Penn Players Looking to Their Experience to Help Win a First-Ever NCAA Opener
After two appearances in the last three seasons, Penn Is back in the NCAA women’s basketball tournament again as the Ivy champion and the first time achieving the the Quakers’ dance ticket on back-to-back performances and of course the first time doing it the way 31 other automatic qualifiers entering as conference champs do – win the passage through a conference tournament.
But this time there are differences. The two previous appearances involved bus trips to Maryland that made the experience somewhat feel like a November-December regional non-conference trip and those have been replaced by a coast-to-coast airplane ride to Los Angeles.
The opponent this time for the 12th seeded Quakers (22-7) comes out of the Southeastern Conference in 5th seeded Texas A&M (21-11).
Gary Blair’s Aggies are a former member of the Big-12 and the last NCAA champions in 2012 before the University of Connecticut (32-0) has grabbed the next four and begins the road to Dallas Saturday morning with an NCAA-record 107-game win streak hosting No. 16 Albany (21-11) as the overall No. 1 seed and favorite to change the running total of titles to five and 12 overall.
Penn, which will tip at 9 p.m. in Pauley Pavilion on ESPN2 before host and No. 4 UCLA (23-8) meets No. 13 Boise State (25-7) in the second game as part of the Bridgeport Regional headed by UConn, also has something the Quakers have not held before in a lot more experience.

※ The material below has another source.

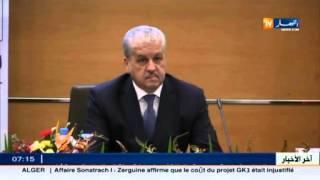 عبد المالك سلال يستقبل رئيس جمهورية مالطا بالجزائر لبحث ملفات التعاون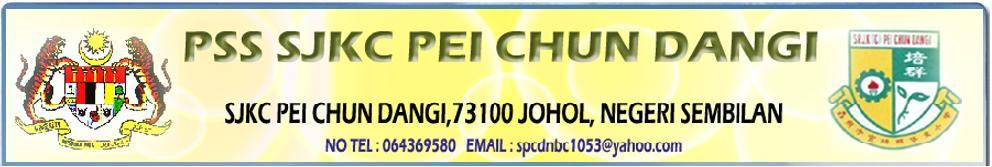 Pusat Sumber Sekolah SJKC PEI CHUN DANGI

“Last year was mine and Michelle’s (Nwokedi) first time in the tournament, so this year, we’re bringing more maturity,” said all-Ivy first teamer Anna Ross Friday afternoon at the preview press conferences.
“It’s weird to think about, but we’re more of a veteran team, most of the people that play are juniors or seniors, and Sydney’s (Stipanovich) been here, so she’s fine. So, we’re more excited than nervous. I think we’ll bring more composure and I think we’re translating that to the underclassmen so I think from the get-go, we’re just going to be on top of our game.”
Stipanovich, the all-time shot blocker for men or women in Ivy history, and Nwokedi, Ivy players of the years in successive seasons, are a fierce inside tandem but against Texas A&M still come up short.
“We haven’t seen the size that they pose,” said Penn coach Mike McLaughin. “We’ve seen the talent level. We did, as you alluded to, we played Duke. The size there and the athleticism we’ve seen the speed of the guards, but just the pure size at all five positions.
“Syd’s used to it. We’ve played bigger players in the past, but there are some similarities, but I don’t know it’s one team that has the combination speed and size like we’ve seen.”
Nwokedi, whose roots are out of Texas, and Blair are familiar to each other from her high school days.
“Yeah, I was recruited by him,” she said. “I ended up at Penn. I thought that was the best option for me and I’m glad I chose Penn.”
"I recruited Michelle, their leading scorer,” Blair said. “She was from Houston. Just a great kid, but she wanted Ivy League and she’s done very well there. I wanted Ivy League, too, but I didn’t quite make it. So, I went to Texas Tech.”
Blair continued talking about the Ancient Eight, noting he was at Arkansas in the other game in 1998 when he watched No. 16 Harvard beat No. 1 Stanford out West in opening round play.
“Harvard just played the perfect game. And that’s what the Ivy League can do. Those kids realize those are not McDonald’s All-Americans you’re playing. They’re probably the people that are going to own a hell of a lot of McDonald’s.”
As for Penn’s strategy to try to get a first-ever NCAA win for the program, McLaughlin said, “We have to be able to play within the pace we like to play. That doesn’t mean we have to play slow, but we need to be in control of the game, the most we can.
“That’s when we have been the most effective, when we’ve controlled the pace of the game. We do like to get up and down the court, as well, and score in transition. Defensively, we have to be rock solid. We have to keep them off the glass. We have to control their inside game.
“They run a lot of ball screens, something we’ve emphasized all year and we change it up based on our opponent. They’re very good at it and we’ve got to be able to contain them.”